Le chef d’escadron, qui fumait près de la fenêtre, et qui n’avait presque rien dit depuis le début de l’entretien, leva les mains à hauteur de la poitrine, pour signifier qu’il désirait laisser au colonel la responsabilité de tout. Il avait vu, le matin même, dans les papiers du rapport, la punition infligée à Panouille par le capitaine Joussert. Elle ne l’avait pas arrêté. Il la transmettait sans augmentation au colonel, lorsque le colonel l’avait fait appeler. Le colonel était hors de lui, et, tout en plaçant sous les yeux du chef d’escadron étonné les deux journaux en cause, il avait fait appeler le capitaine Joussert. Un peu vexé qu’on n’eût pas daigné prendre son avis, le chef d’escadron boudait, écoutait, et ne disait rien.

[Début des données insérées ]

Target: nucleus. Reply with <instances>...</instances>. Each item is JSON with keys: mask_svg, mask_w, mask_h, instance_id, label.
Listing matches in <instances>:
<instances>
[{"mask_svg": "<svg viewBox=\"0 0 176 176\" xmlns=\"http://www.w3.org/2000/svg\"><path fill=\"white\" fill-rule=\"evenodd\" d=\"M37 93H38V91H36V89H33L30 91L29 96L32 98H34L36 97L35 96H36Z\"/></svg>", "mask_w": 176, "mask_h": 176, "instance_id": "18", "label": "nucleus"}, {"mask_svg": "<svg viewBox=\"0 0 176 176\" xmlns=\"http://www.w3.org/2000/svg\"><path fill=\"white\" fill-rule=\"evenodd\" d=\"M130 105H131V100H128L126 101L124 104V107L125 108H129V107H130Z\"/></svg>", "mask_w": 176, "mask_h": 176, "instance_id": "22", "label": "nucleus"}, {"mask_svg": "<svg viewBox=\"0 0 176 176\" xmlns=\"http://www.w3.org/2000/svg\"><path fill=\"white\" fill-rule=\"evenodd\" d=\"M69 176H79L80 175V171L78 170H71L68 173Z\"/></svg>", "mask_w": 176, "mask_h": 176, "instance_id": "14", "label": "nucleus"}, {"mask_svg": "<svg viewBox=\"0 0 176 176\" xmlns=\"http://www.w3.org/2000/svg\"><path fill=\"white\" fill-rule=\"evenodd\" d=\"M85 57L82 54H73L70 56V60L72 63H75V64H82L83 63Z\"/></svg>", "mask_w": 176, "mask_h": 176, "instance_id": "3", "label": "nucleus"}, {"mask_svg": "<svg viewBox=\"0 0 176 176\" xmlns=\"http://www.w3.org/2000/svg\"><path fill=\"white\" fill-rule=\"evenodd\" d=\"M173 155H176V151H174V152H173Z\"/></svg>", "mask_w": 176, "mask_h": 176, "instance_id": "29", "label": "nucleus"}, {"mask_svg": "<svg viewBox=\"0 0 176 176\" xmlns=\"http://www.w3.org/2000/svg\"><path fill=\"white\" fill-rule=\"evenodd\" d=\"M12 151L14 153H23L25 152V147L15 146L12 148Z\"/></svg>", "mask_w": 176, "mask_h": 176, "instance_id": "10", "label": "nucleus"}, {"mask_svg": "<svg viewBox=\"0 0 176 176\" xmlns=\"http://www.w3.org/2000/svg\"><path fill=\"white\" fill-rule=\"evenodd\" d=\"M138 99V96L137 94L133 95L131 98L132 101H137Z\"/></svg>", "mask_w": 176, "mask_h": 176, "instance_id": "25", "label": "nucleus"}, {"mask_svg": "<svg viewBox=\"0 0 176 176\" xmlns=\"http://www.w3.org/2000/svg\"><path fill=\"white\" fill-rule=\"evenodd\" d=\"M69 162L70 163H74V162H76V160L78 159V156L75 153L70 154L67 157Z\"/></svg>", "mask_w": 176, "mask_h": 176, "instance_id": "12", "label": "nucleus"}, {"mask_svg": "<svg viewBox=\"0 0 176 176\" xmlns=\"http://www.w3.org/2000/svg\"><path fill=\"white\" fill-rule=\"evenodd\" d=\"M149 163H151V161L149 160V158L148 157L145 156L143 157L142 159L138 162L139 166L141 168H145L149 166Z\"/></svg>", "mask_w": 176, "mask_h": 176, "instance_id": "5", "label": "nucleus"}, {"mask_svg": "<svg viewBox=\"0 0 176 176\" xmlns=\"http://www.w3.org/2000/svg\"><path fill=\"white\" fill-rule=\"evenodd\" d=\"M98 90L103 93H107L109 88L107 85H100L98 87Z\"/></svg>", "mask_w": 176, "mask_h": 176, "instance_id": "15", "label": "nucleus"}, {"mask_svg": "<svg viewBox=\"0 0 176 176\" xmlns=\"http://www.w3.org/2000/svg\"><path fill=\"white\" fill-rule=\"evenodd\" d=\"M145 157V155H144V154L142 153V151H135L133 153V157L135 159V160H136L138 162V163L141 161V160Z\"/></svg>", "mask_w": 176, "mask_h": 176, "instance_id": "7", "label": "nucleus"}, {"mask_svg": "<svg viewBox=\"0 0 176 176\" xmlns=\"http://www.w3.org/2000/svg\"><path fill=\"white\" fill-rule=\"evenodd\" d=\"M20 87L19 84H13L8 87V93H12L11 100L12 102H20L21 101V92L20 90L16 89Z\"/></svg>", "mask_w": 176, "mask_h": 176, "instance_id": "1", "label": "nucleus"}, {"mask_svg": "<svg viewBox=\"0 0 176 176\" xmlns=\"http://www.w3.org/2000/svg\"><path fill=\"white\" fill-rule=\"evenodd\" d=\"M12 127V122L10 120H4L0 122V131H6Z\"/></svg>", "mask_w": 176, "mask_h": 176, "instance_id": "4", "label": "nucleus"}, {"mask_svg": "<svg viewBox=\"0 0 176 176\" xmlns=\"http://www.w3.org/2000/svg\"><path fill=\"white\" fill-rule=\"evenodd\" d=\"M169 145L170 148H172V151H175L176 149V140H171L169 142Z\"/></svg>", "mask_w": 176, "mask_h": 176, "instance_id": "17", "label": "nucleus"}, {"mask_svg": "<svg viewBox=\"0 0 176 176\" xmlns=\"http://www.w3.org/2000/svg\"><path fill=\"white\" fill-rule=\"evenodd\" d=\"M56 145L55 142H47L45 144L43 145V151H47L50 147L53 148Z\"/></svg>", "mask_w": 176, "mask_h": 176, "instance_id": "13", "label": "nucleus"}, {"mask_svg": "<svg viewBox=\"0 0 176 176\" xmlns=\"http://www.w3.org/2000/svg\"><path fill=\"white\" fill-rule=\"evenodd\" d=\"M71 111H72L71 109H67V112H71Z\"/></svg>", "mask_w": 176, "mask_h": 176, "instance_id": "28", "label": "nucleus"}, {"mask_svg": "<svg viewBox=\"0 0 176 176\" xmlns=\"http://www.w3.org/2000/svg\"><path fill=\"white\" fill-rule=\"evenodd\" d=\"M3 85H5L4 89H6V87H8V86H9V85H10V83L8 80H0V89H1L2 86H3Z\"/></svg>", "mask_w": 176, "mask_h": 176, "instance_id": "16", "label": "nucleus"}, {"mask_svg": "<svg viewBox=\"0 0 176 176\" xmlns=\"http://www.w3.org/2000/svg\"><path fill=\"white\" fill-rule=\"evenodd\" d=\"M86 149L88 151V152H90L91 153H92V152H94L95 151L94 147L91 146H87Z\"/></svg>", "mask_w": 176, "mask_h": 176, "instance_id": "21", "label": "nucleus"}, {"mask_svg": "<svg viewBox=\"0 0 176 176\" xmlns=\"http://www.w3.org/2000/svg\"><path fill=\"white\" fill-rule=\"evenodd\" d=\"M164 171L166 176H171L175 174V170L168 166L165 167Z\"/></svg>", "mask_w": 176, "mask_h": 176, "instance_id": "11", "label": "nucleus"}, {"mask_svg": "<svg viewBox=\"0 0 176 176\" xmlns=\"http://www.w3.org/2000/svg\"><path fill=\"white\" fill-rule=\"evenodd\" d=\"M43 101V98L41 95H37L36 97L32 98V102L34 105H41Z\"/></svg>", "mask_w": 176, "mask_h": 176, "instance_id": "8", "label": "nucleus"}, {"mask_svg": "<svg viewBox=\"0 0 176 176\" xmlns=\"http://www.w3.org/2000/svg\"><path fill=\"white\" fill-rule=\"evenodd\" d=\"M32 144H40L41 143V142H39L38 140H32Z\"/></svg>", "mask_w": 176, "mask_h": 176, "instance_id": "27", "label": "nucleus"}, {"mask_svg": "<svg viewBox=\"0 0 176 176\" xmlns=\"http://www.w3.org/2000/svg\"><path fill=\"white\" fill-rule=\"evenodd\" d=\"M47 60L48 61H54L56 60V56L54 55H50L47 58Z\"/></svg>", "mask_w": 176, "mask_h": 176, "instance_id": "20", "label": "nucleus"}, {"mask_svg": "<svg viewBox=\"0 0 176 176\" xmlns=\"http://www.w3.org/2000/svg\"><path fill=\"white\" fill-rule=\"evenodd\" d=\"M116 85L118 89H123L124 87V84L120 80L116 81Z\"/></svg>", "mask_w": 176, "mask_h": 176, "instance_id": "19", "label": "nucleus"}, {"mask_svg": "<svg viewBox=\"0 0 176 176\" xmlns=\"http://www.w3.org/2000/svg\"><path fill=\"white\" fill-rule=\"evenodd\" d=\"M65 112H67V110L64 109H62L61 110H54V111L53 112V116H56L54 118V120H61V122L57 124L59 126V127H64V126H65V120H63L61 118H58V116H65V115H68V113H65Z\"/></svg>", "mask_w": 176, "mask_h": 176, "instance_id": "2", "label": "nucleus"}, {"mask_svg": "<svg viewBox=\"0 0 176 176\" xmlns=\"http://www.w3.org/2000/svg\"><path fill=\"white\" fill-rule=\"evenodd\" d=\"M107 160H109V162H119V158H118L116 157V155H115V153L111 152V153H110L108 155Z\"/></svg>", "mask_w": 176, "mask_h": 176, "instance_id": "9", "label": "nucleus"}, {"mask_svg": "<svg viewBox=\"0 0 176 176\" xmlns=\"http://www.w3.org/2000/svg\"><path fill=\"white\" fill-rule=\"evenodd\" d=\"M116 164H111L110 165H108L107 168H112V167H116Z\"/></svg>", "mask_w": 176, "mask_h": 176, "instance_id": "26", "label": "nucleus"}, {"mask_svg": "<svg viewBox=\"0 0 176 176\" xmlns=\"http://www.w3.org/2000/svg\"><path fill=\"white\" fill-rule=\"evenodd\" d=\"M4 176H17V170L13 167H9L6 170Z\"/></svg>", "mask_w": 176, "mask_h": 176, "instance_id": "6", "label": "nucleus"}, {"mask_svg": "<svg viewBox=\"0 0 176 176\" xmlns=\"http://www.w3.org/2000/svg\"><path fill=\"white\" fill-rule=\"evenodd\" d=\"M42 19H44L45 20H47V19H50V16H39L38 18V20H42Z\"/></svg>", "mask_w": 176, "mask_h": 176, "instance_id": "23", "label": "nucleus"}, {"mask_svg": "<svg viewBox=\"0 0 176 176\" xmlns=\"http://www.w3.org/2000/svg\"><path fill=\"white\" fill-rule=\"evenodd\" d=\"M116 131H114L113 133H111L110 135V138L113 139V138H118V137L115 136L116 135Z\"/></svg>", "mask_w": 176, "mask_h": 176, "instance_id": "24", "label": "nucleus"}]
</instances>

Mais le colonel s’était ressaisi.
— Vous parlez de mensonges, Joussert, et ce sont des mensonges, soit. Empêcherez-vous les gens d’y croire ?
— Veuillez observer, mon colonel, que l’une de ces feuilles prétend que le canonnier Panouille fut porté en prison au milieu d’une escorte de fusils. Ce détail seul ne peut tromper personne, car personne n’ignore que les artilleurs n’ont pas de fusils.
— Oh ! fusils ou mousquetons, pour le public, c’est bonnet blanc et blanc bonnet. Ne jouons pas sur les mots, je vous prie. Le public croira… Et nous n’avons pas le droit de démentir. D’ailleurs, si ce journal ment, il ne ment qu’en partie : on vous répondra qu’il n’y a pas de fumée sans feu. Et tout retombera sur nous, car enfin vous avez puni votre canonnier et vous avez transformé le motif de la punition.
Le colonel cherchait sur sa table la feuille de situation de la 5e batterie.
— Mon colonel, répliqua, toujours calme, le capitaine Joussert, le règlement n’interdit pas la mansuétude aux officiers.
— Sans doute, mais vos quatre jours de prison m’obligent de les porter à huit. Huit jours de prison ? Cela non plus ne peut tromper personne, et l’on jugera que nous avons eu peur de la vérité.